Dans la peau de mon animal de compagnie - Fabienne Folch

J’ai rêvé que j’étais dans un grand champ. La maison des « hauts sur pattes qui caressent et nourrissent » était encore en vue, et la chaleur était écrasante. Je flanais tranquillement à l’aventure, sans but, quand soudain une ENORME souris apparut à ma vue perçante. Je m’aplatis le plus possible, comme je sais si bien le faire, pour passer inaperçue et me cacher de ce rongeur. Je la regardais trottiner bêtement, puis sans un bruit, j’avançais la patte droite d’un pas feutré, puis la  gauche, très discrètement.
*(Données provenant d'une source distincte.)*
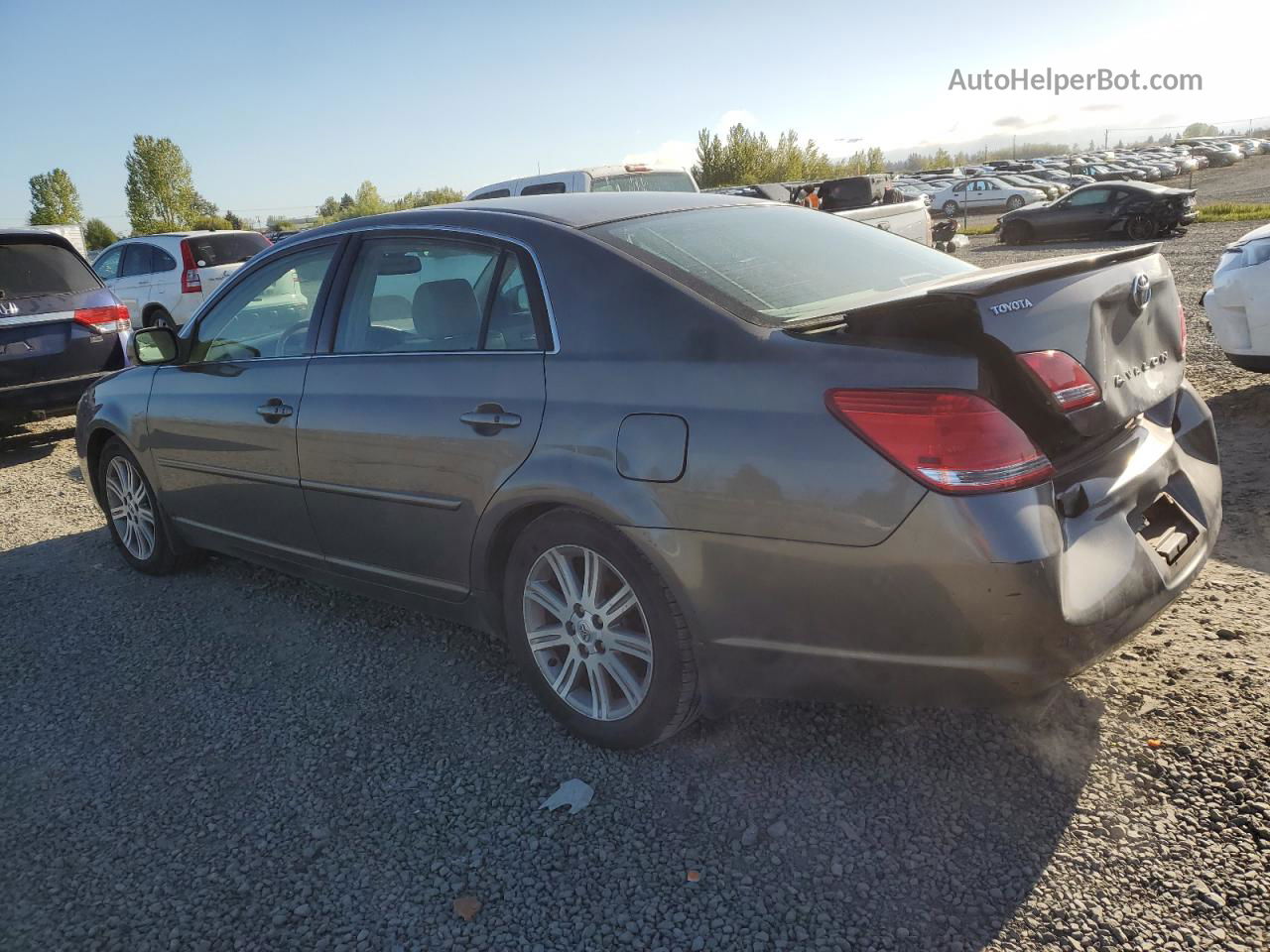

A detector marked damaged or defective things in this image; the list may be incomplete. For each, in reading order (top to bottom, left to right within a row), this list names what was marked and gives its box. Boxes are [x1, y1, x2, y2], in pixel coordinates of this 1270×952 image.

damaged rear bumper [624, 381, 1218, 710]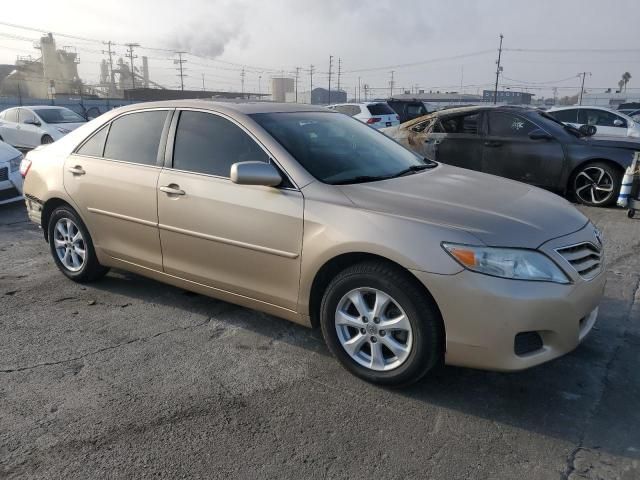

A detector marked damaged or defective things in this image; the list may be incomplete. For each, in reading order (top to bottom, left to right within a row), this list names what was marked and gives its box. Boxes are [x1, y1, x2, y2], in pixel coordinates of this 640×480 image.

cracked asphalt [0, 201, 636, 478]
Je pris mon élan pour sauter sur ma proie lorsque…


je fus réveillée par des bisous sur ma tête. Ma maîtresse est en manque de caresses apparemment. Elle n’arrête pas de me tripoter. Ce n’est pas que je n’aime pas, mais elle n’a toujours pas compris que c’est moi qui décide quand et comment. Si je n’ai pas envie, je le lui fais assez vite comprendre en miaulant mon mécontentement. Elle se calme assez rapidement, elle a déjà été infectée par une de mes morsures pour la rappeler à l’ordre - elle a été une semaine sous antibiotiques -  alors elle me respecte.

Comme elle a fini par lâcher prise et va dans la salle de bain se préparer, ça ne me plait pas tant que ça de ne plus être au centre de son attention, alors je me poste devant elle pour qu’elle me regarde à nouveau. Elle me sourit (comme j’aime ce dernier mot). Et elle me tapote le haut du crâne. En fait elle sait maintenant ce que je veux. Je la guide vers notre petit lieu secret où elle cache des croquettes spéciales qui ont un goût fantastique et qu’elle me donne au compte-gouttes, l’ingrate!!  Vous ne connaissez pas?  Je ne donnerai pas le nom de la marque mais ça commence par Cat… ça commence bien, donc. Je conseille à tout bon chat qui se respecte de s’en faire offrir par ses maîtres. On devient vite addict. Je m’en lèche les babines rien que d’y penser. Bref ma maîtresse ouvre le paquet, sort quatre ou cinq croquettes et je me jette dessus comme une affamée. Vu mon grand âge, bientôt 15 ans, elle m’en donne un peu plus qu’avant, même si ce n’est pas suffisant. Pendant que je mange, elle me caresse et je ronronne. Elle adore!!

J’avoue que je n’ai pas beaucoup pratiqué le ronronnement dans ma jeunesse. Elle m’a recueillie à la SPA et pendant longtemps je me suis méfiée et j’ai eu peur d’être à nouveau abandonnée. En plus je suis noire, et vous connaissez les fausses rumeurs que l’on impute aux chats noirs: on porte malheur, on est des chats de sorcières, et j’en passe... Que des sornettes!  Alors qu’on est des chats comme les autres, on a faim, soif, besoin de sortir, d’être cajolés, de dormir. Ma maîtresse ne m’abandonnera jamais, et je l’ai compris depuis peu.

Après ces quelques moments de plaisir partagés prodigués par ma maîtresse, je retourne me reposer et me pelotonne contre l’oreiller de mon maître. J’aime son odeur masculine. J’ai droit à une dernière caresse, à un Bonne journée Indi à tout à l’heure, puis j’entends fermer la porte d’entrée. Je clos mes beaux yeux jaunes, et retournant à mes rêveries, me voici repartie au pays des souris géantes.